BRIEF 1:
In the piece on Nils Wogram's trio Nostalgia, condense the paragraph beginning "Much of this is helped" into a bulleted list of its main facts.
BRIEF 2:
Reproduce the stretch from "Much of this" through "dynamics and form." in the piece on Nils Wogram's trio Nostalgia.

PASSAGE FOR REVIEW:

————————

Nils Wogram`s reputation as the pioneer of contemporary jazz “made in Germany” has been boosted a lot by the fact that he, of all people, masters Albert Mangelsdorff`s instrument, the trombone with a virtuosity and recklessness few others possess. His trio Nostalgia takes the opposite approach going back to the swinging and grooving jazz of the 50s and 60s of the past century, a time when jazz was still at home at Blue Note or on 52nd Street, and managing masterfully the tightrope walk between nostalgic sound and curiosity about finding their own form of sound.Wogram manages to convey an authentic attitude to life in the shortest possible way- no instruction leaflet or highlighted map is necessary.  He simply starts walking and takes the audience with him. Nostalgia conveys a thundering force of life to the listener.

Much of this is helped by the selection of his fellow musicians. Organist Arno Krijger plays the bass lines with his feet. Thus, the left hand can concentrate on the chords and the right hand provides melodies and improvisations. This unusual set up enables Wogram to build the pieces in an unconventional way. „ Also Arno is not a pianist who also plays the organ, but he exclusively plays the organ. His self-conception lends the organ tonal nuances that are a real asset for me”. Regarding drummer Dejan Terzic, Wogram not only appreciates his instinct for beat, groove and fieriness, but above all his sensitivity for dynamics and form.

————————

DATASET EXTRACT:
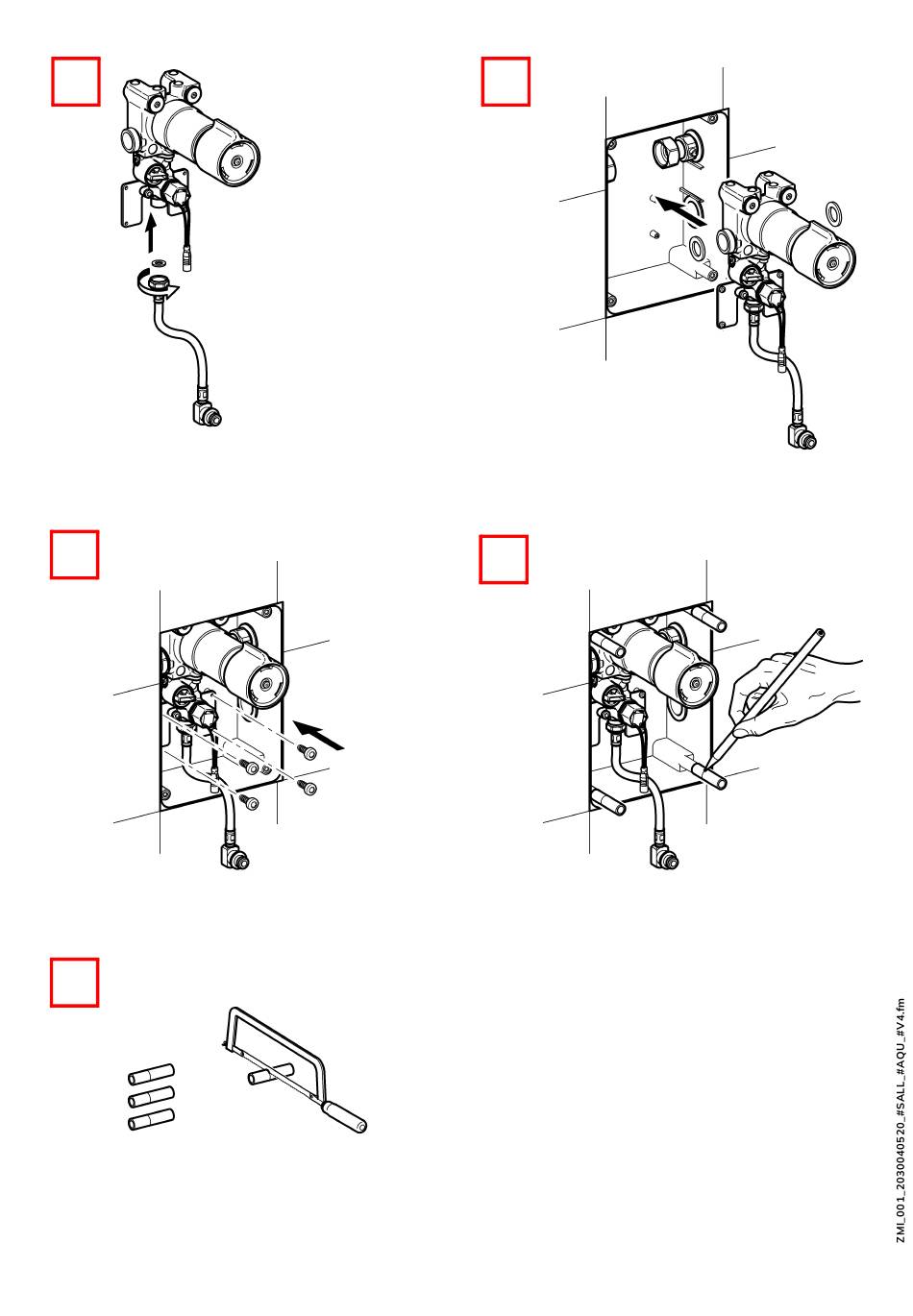 ZMI_001_2030040520_#SALL_#AQU_#V4.fm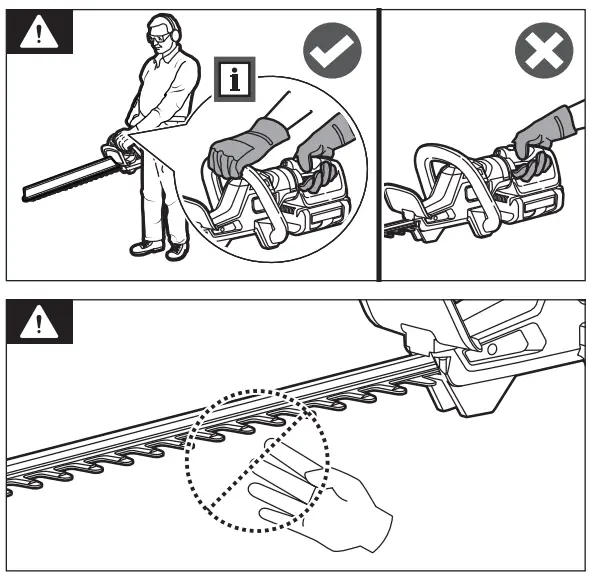 i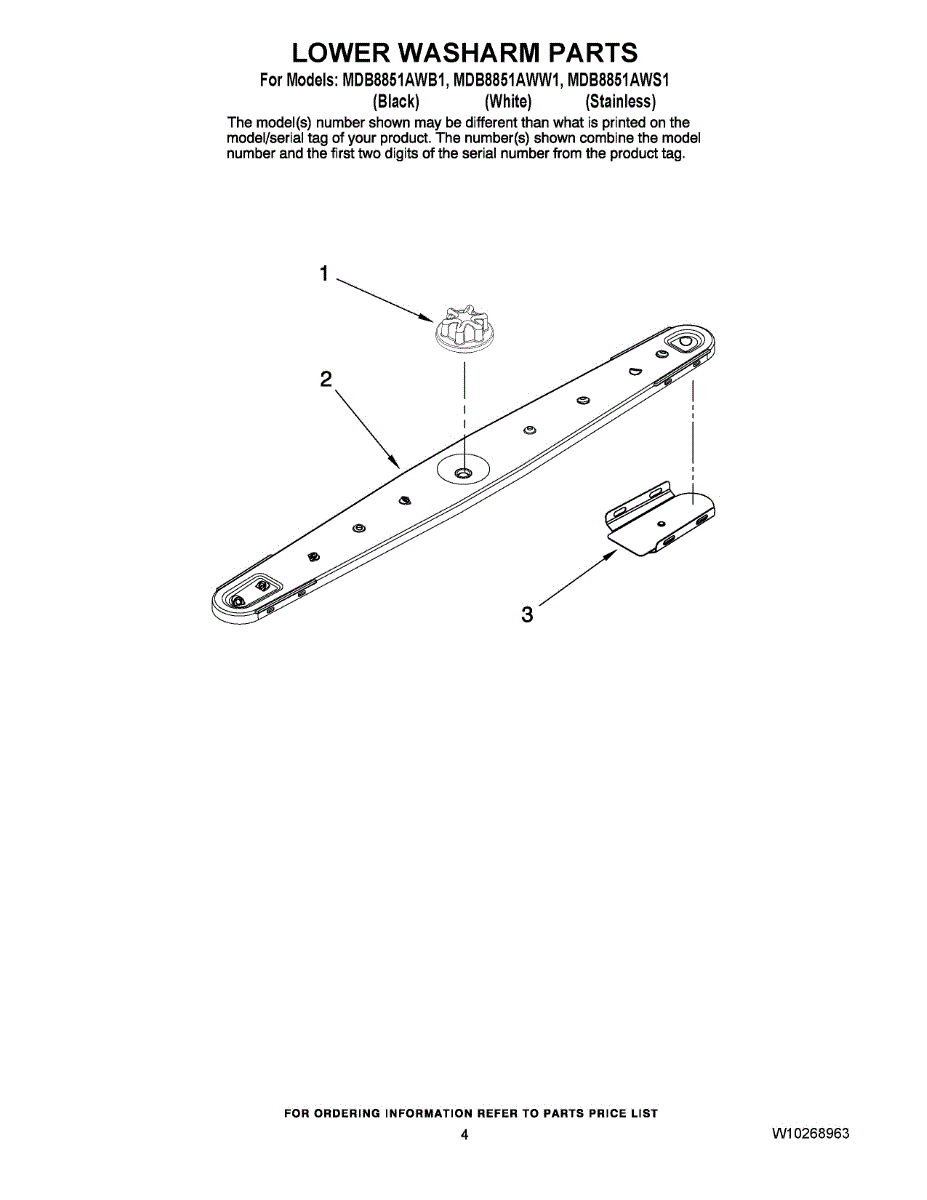 LOWER WASHARM PARTS

For Models: MDB8851AWB1, MDB8851AWW1, MDB8851AWS1
(Black) (White) (Stainless)

The model(s) number shown may be different than what is printed on the model/serial tag of your product. The number(s) shown combine the model number and the first two digits of the serial number from the product tag.

1

2

3

FOR ORDERING INFORMATION REFER TO PARTS PRICE LIST

4

W10268963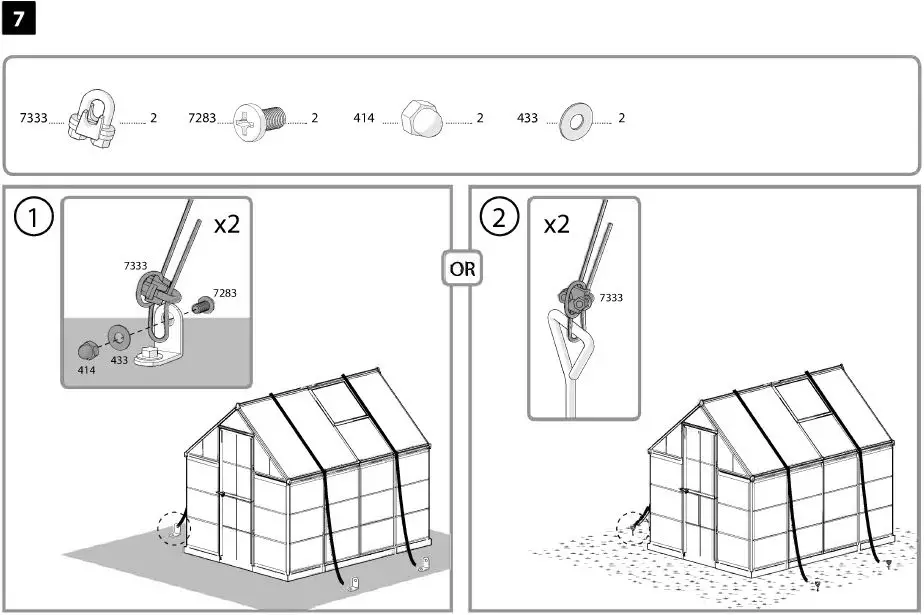 7

7333 2 7283 2 414 2 433 2

1

x2

7333

7283

414

433

OR

2

x2

7333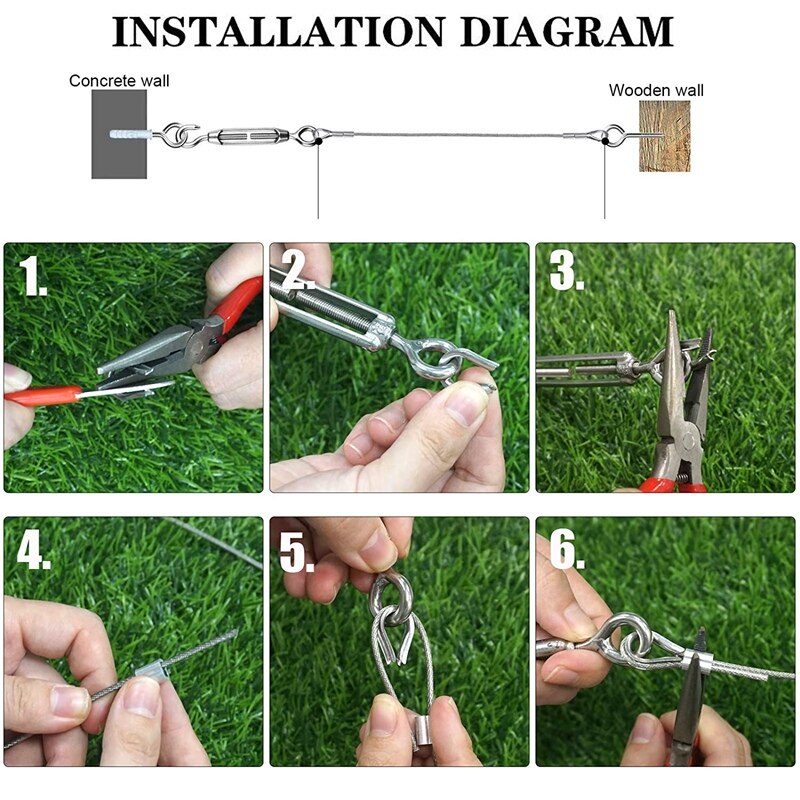 INSTALLATION DIAGRAM

Concrete wall

Wooden wall

1.

2.

3.

4.

5.

6.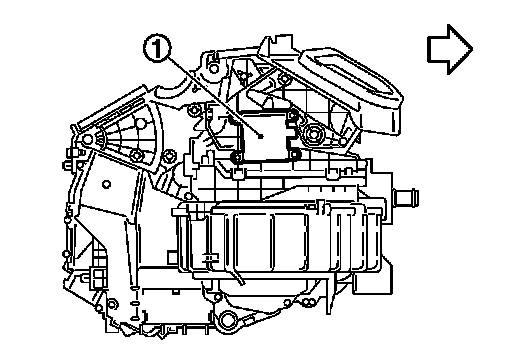 1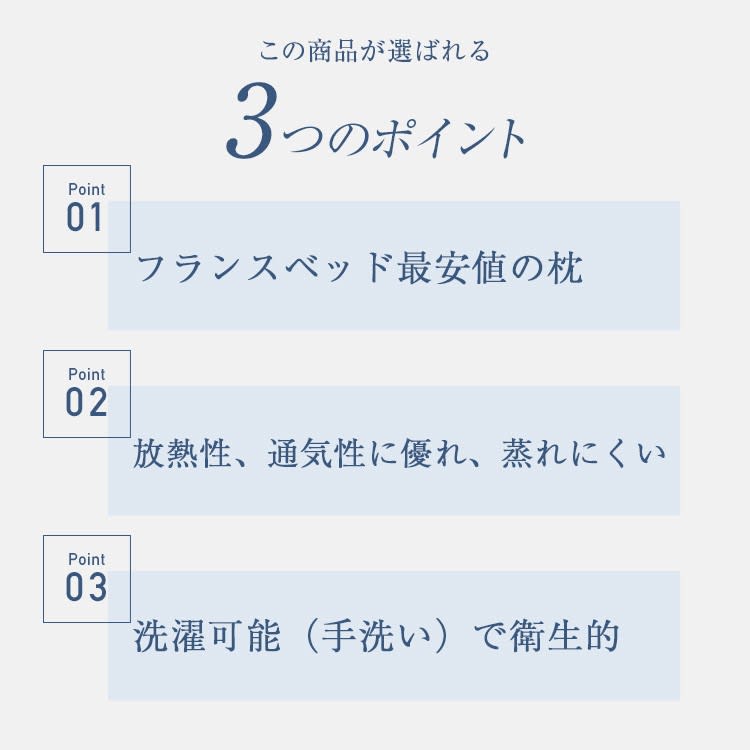 この商品が選ばれる

3つのポイント

Point
01

フランスベッド最安値の枕

Point
02

放熱性、通気性に優れ、蒸れにくい

Point
03

洗濯可能（手洗い）で衛生的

————————

ANSWER AREA 1:
- Wogram's choice of fellow musicians contributes much to the trio's effect.
- Organist Arno Krijger plays the bass lines with his feet. This frees his left hand for chords and his right hand for melodies and improvisations.
- This unusual setup lets Wogram build pieces in an unconventional way.
- Krijger plays only the organ and is not a pianist who also plays it. According to Wogram, this self-conception gives the organ tonal nuances that are a real asset.
- Wogram values drummer Dejan Terzic for his instinct for beat, groove and fieriness, and above all for his sensitivity to dynamics and form.

ANSWER AREA 2:
Much of this is helped by the selection of his fellow musicians. Organist Arno Krijger plays the bass lines with his feet. Thus, the left hand can concentrate on the chords and the right hand provides melodies and improvisations. This unusual set up enables Wogram to build the pieces in an unconventional way. „ Also Arno is not a pianist who also plays the organ, but he exclusively plays the organ. His self-conception lends the organ tonal nuances that are a real asset for me”. Regarding drummer Dejan Terzic, Wogram not only appreciates his instinct for beat, groove and fieriness, but above all his sensitivity for dynamics and form.